Riding the rally through the quarter… Some would have caught the bottom early last week or even the week before, others would have been frustrated at not being able to lift paper as spreads started to tighten, with dealers reluctant to let any inventory go as we bounced. Most will be delighted with the recovery. Now it’s about getting some risk on board and that will come through primary, as we do not expect secondary market liquidity to offer much assistance. Dutch utility Gasunie printed an unremarkable Eur300m no-grow floater on Friday, and the monthly IG non-financial supply levels to date sit well below the Eur2bn mark. Nevertheless, if we see the broad market confidence being sustained, new issue premiums will fall and that will entice other players out. Eur10bn or a little more for the month is a reasonable target to aim for.

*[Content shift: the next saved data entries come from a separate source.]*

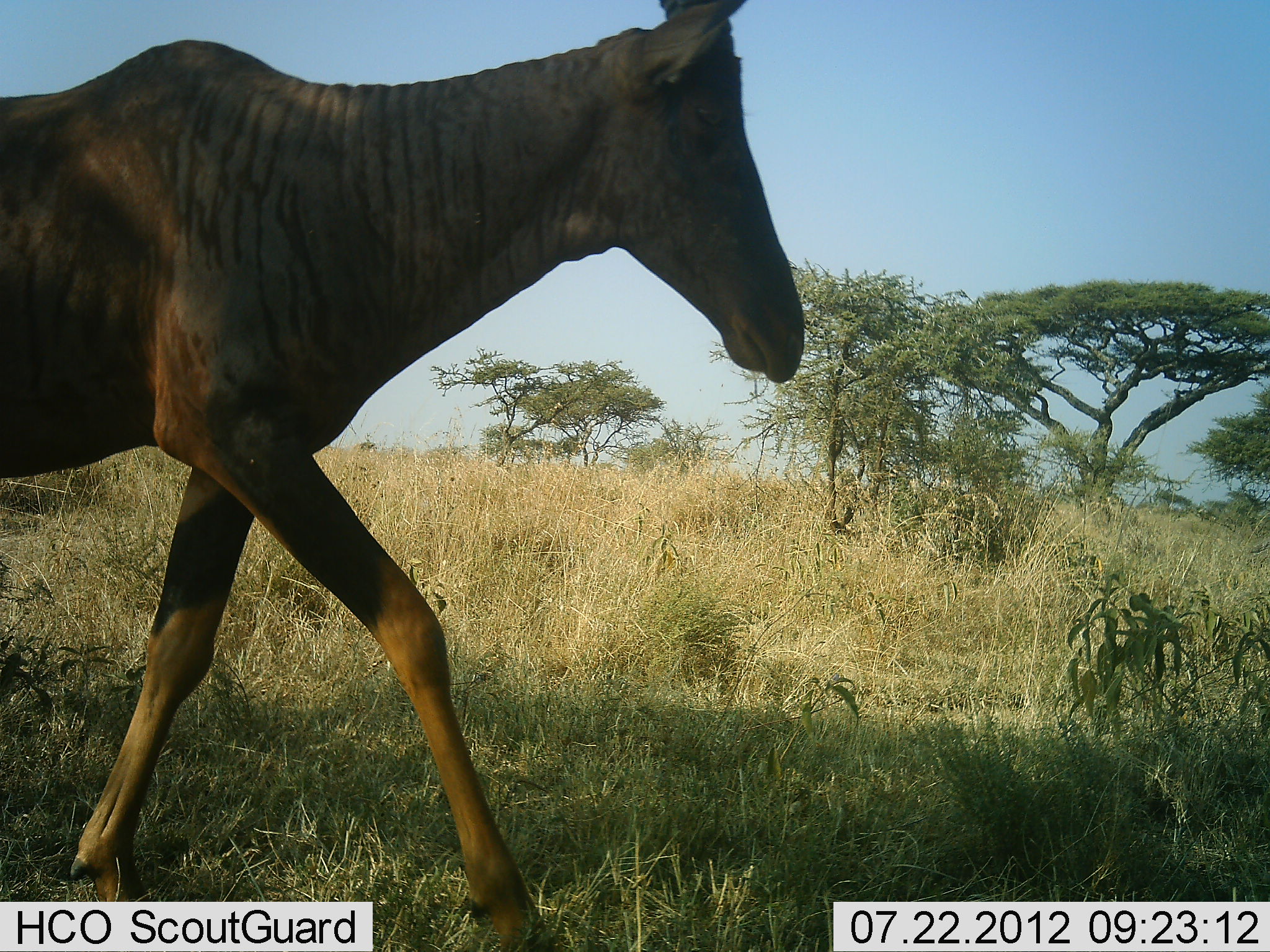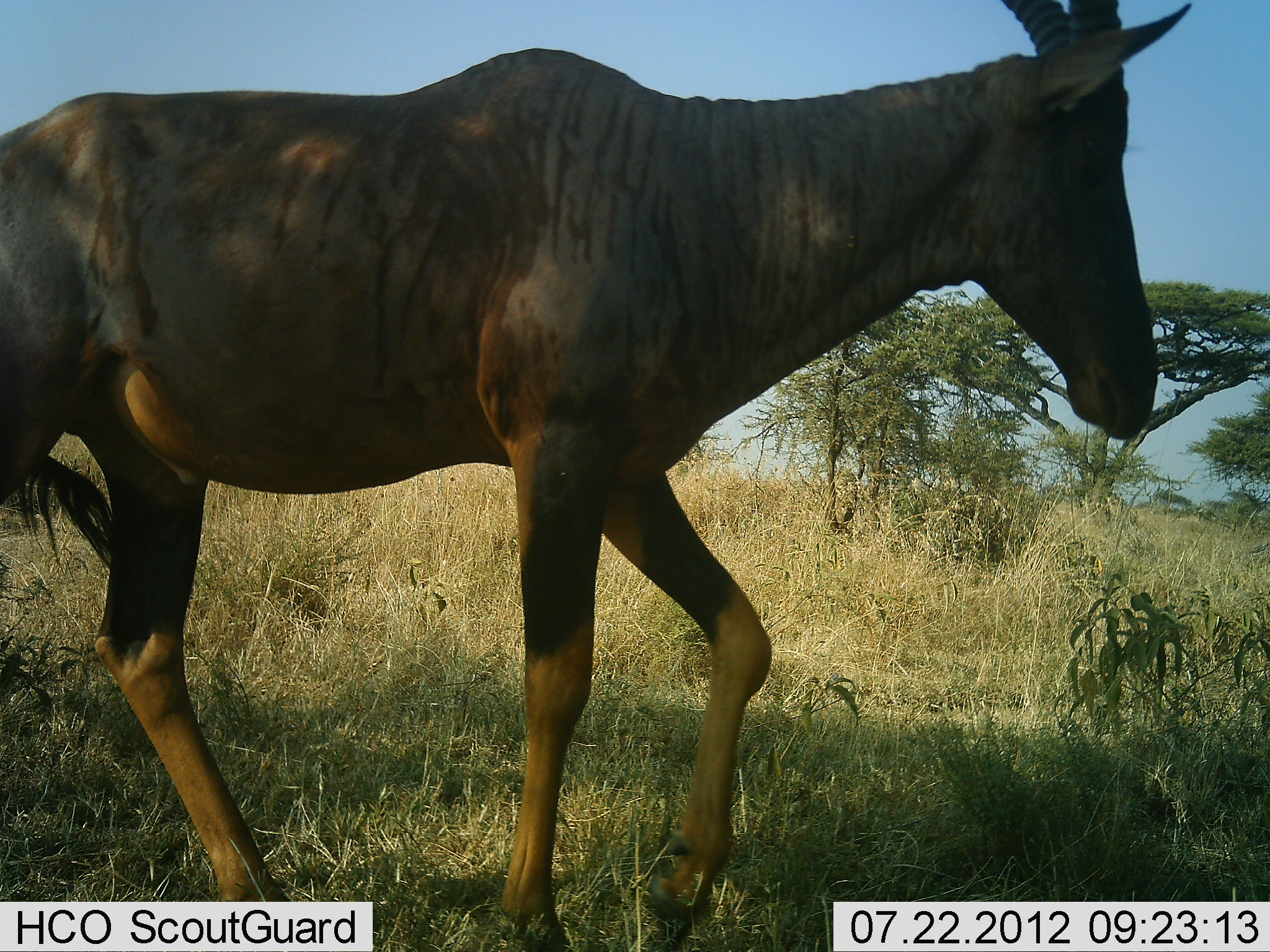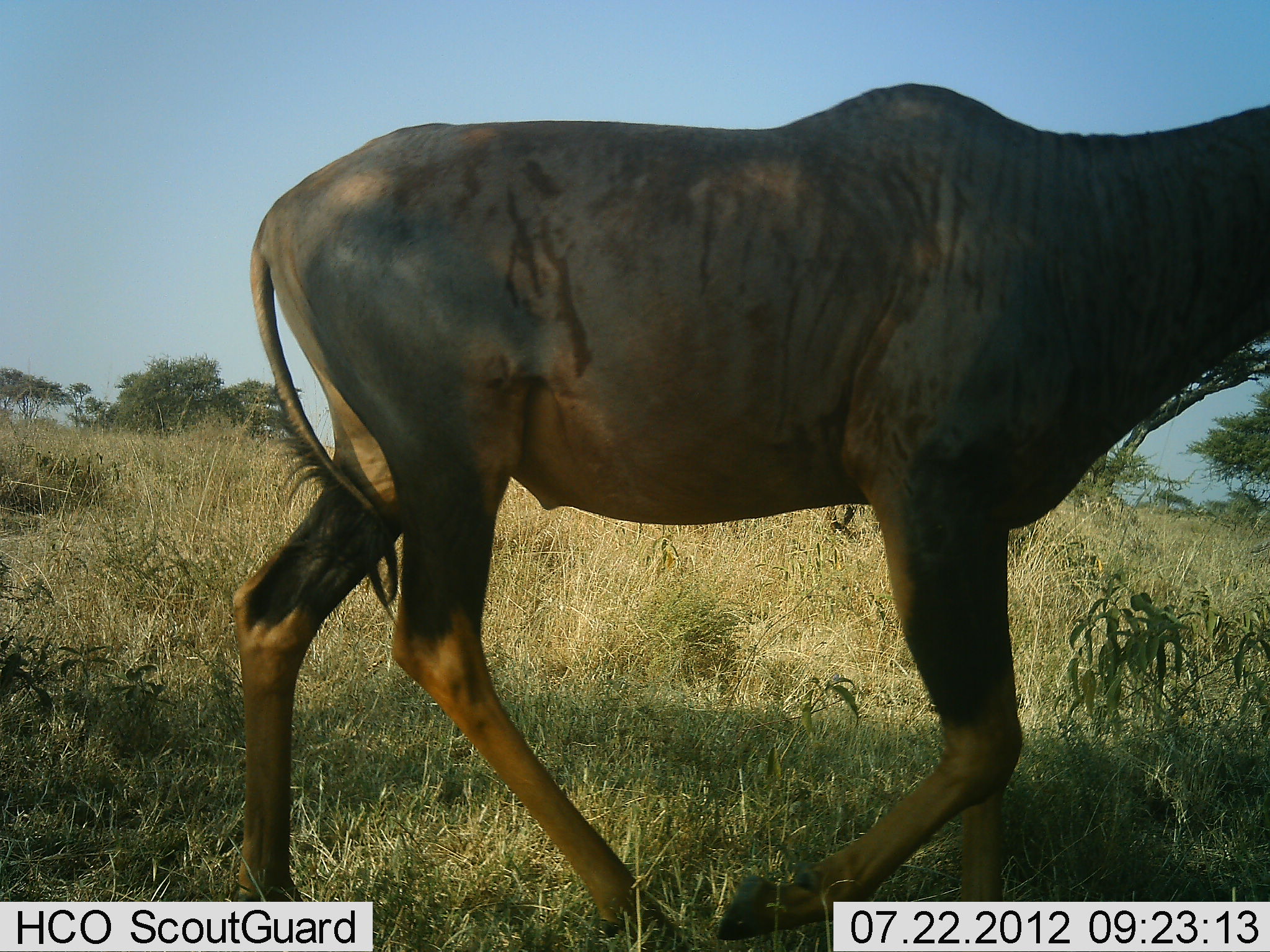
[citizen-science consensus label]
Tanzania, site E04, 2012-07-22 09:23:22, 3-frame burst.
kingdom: Animalia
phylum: Chordata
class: Mammalia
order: Artiodactyla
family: Bovidae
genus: Damaliscus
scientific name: Damaliscus lunatus jimela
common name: topi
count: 1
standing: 10%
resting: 0%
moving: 100%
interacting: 0%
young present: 0%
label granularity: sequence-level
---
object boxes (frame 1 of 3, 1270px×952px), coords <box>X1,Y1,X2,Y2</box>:
animal: <box>1,1,805,952</box>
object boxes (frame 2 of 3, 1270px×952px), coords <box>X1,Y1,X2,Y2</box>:
animal: <box>1,1,1194,952</box>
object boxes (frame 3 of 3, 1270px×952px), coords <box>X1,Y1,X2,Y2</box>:
animal: <box>233,84,1269,952</box>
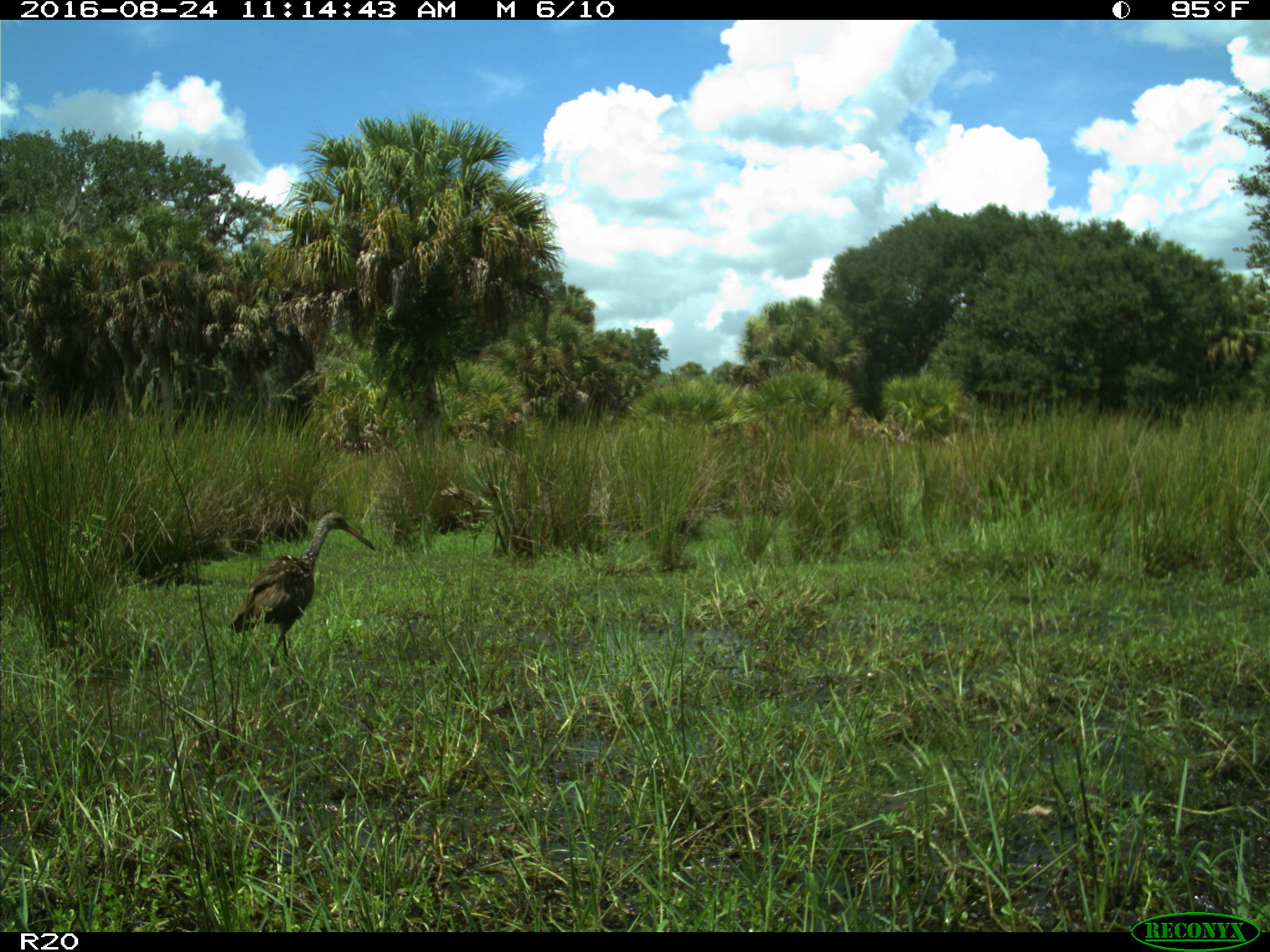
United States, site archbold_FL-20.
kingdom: Animalia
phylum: Chordata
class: Aves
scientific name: Aves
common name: birds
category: unidentified bird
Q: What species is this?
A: Unidentified bird (birds) (Aves).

No grabfest, there are no bonds… The iBoxx IG index closed Friday’s session 3bp tighter (-10bp for the week) at B+159.5bp. All sectors were better into a very strong session, with little of that aforementioned liquidity around, helping the squeeze. For instance, the higher prices in hybrids and CoCos saw the former recover almost 50% of their post-VW losses last week alone, while the AT1 market was likewise in the ascendancy and not derailed by the potential for some volatility from the Deutsche Bank situation. We think another 20bp of tightening in IG corporates is possible, which would mean all September’s widening would have been recovered. In HY, the index tightened by 6.5bp on Friday, or some 39bp in the week. We look for 30-40bp of tightening over the next 2-3 weeks and that will hit our B+475bp iBoxx IG target for the month,which we set out in previous commentary. For the synthetics, iTraxx Main was lower at 80bp (mid, -3bp) and X-Over at 327bp (-14bp).
This week sees the earnings season come to life with the likes of JPMorgan, Citigroup, Goldman, BofA, GE and Schlumberger reporting, and we have retail sales and inflation data on the macro side. Have a good week.